TAMPA, Fla. — It's exactly 100 days until Christmas! Believe it or not, it's time to start thinking about shopping for the holidays.
This holiday season is going to be all about budgeting, both your money and your time. Major issues in the supply chain are causing prices to go up and delays in getting hot products.
The pandemic and crazy weather have created the perfect storm of problems and delays that you should plan for now. It all has to do with something called the supply chain.
Robert Hooker is an Associate Professor of supply chain management at USF.
"The supply chain is a network of companies that are responsible for everything from sourcing raw materials, manufacturing, shipping products to where they need to go and even marketing products and services. So it's a dynamic system of companies," he says.

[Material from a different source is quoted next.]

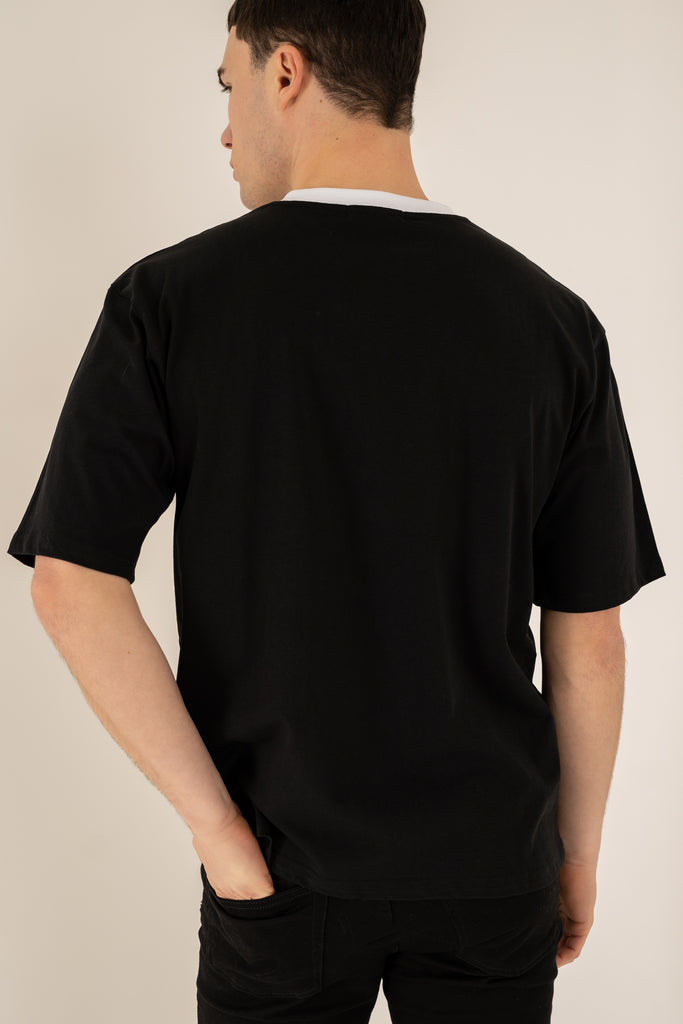 Relaxed Fit Contrast Neck T-Shirt - Black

In other words, all those products in stores and online don't just magically appear there.
It takes many different types of companies all over the world just to get that hot holiday toy under your tree.
"So there's a confluence of factors that are at play right now that we hope won't turn this into the holiday grinch that derails the holiday shopping season," Hooker said.
Think of it as a row of dominoes.
The pandemic has caused a shortage of workers to manufacture products, weather issues have slowed down the creation of certain materials and caused backups at ports around the world, there's a shortage of shipping containers and even the trucking industry is in need of more people to get these items to the stores and warehouses.
And Hooker says this problem isn't going away anytime soon.
"Everything that we do, everything that we buy, the services that we use, there's a supply chain behind all of that. And that's what we're seeing being impacted right now," Hooker said.
So expect to pay more for certain hot items like electronics, toys, even name-brand sneakers. Just about every product you can think of has some sort of supply chain issue, so it would be a good idea to go ahead and start working on those holiday gift lists and monitoring the prices of big-ticket items because they are likely to keep going up.